A modern twist on my mom’s beloved Thanksgiving recipe—Ayurveda-inspired, deeply nourishing, and endlessly customizable.

This stuffing is my Thanksgiving signature — deeply nostalgic, wildly aromatic, and fully customizable. It combines the flavors of my childhood with decades of my own culinary and Ayurvedic refinements.

The fresh fennel with cumin + coriander creates a natural CCF digestive blend, helping the body process heavier holiday meals with ease. The root vegetables add grounding Vata-balancing nourishment, and the overnight rest gives it that rich, cozy, next-day flavor everyone loves.

🥕 Ingredients

Vegetables (dice into small brunoise pieces)

  • 1 parsnip

  • 1 head fennel

  • 4 full-size carrots

  • 1 head celery

  • 1 medium white sweet potato (not yam)

  • 1 white onion

  • (Optional: 1–2 cups diced mushrooms)

  • (Optional: 1–1½ cups cooked or roasted chestnuts, chopped)

Proteins & Fats

  • 1 lb breakfast sage sausage

    • Optional — can be replaced with oysters for a classic oyster stuffing

  • 2 sticks grass-fed butter

Broth + Bread

  • 1 quart turkey bone broth

    • (chicken or vegetable broth works beautifully)

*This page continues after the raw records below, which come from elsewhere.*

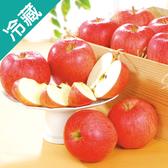 日本世界一蘋果8入禮盒【愛買冷藏】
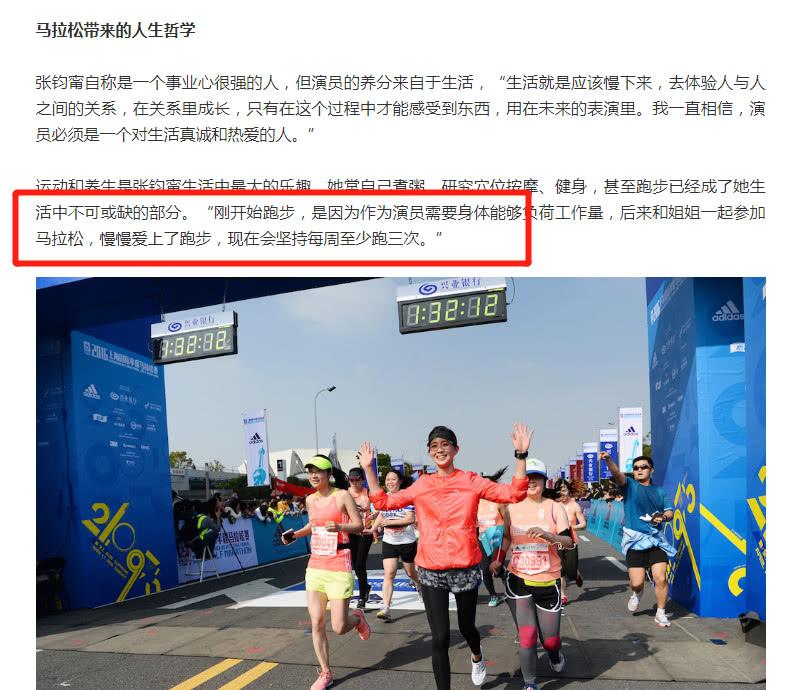 她是运动达人,每周至少跑步3次,今37岁一袭白裙,比少女还美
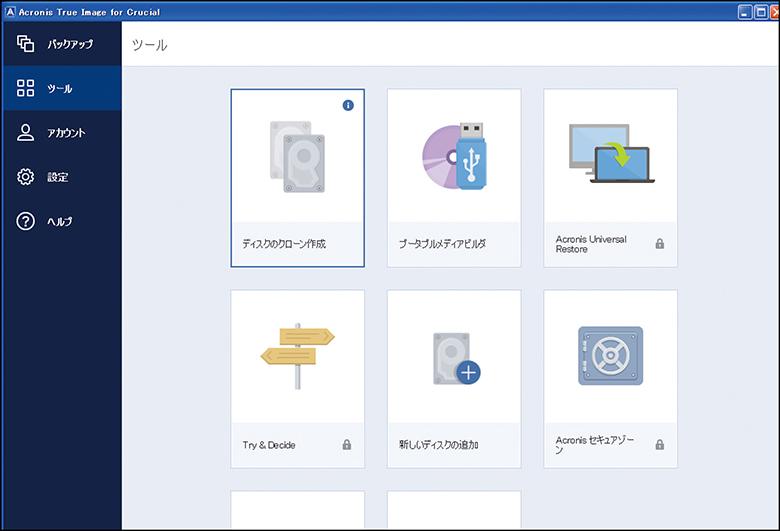 画像: クルーシャルのSSDを購入すると、同社のSSDで使えるコピー用のアプリ(クローンアプリ)を無料でダウンロードできる。これを使ってHDDの中身をSSDにコピーし、クローン化する。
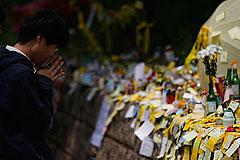 В Южной Корее задержали весь экипаж затонувшего парома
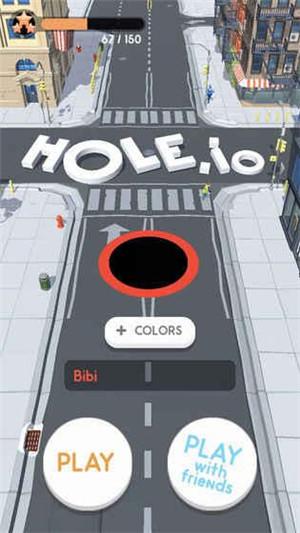 黑洞大作战无限时间版 V1.0.1 安卓破解版截图4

  • 4–6 cups gluten-free stuffing cubes

Seasoning

  • 1 tsp cumin

  • 1 tsp coriander

  • Salt + pepper to taste

  • Optional fresh herbs: thyme, rosemary, sage

🍳 Instructions

1. Brown the sausage (or prepare oysters separately)

In a large pot or Dutch oven, brown 1 lb sage sausage with the 2 sticks of butter.
(If making oyster stuffing, sauté the vegetables in butter first, then fold in oysters gently at the end.)

2. Add all vegetables

Stir in parsnip, fennel, carrots, celery, white sweet potato, and onion.
If using mushrooms or chestnuts, add them here as well.
Sauté until everything begins to soften.

3. Season generously

Add:

  • cumin

  • coriander

  • fresh herbs like rosemary or thyme (optional)

  • salt + pepper

The combination of CCF spices + fennel creates beautiful digestive support.

4. Add the broth

Pour in 1 quart bone broth and simmer until vegetables are al dente.

5. Combine with stuffing cubes

Off heat, fold in 4–6 cups gluten-free stuffing cubes until the mixture soaks up the liquid.

6. Transfer to a pan & rest

Spread into a 9×13 inch baking dish (or two smaller pans).
Cover and refrigerate overnight for deeper flavor and perfect texture.

7. Bake For service

  • Bake at 350°F covered with foil for 1 hour

  • Remove foil and bake an additional 15 minutes to crisp the top

Make It Your Own (My Favorite Variations)

  • Vegetarian: Skip the sausage; increase butter or add olive oil

  • Oyster stuffing: Replace sausage with fresh oysters

  • Earthy version: Add mushrooms + rosemary

  • Holiday luxe: Add chestnuts

  • Extra aromatic: Add fresh sage, thyme, or rosemary to the sauté

  • More texture: Mix half coarse and half fine stuffing cubes

This stuffing is endlessly adaptable — make it exactly the way your family loves it.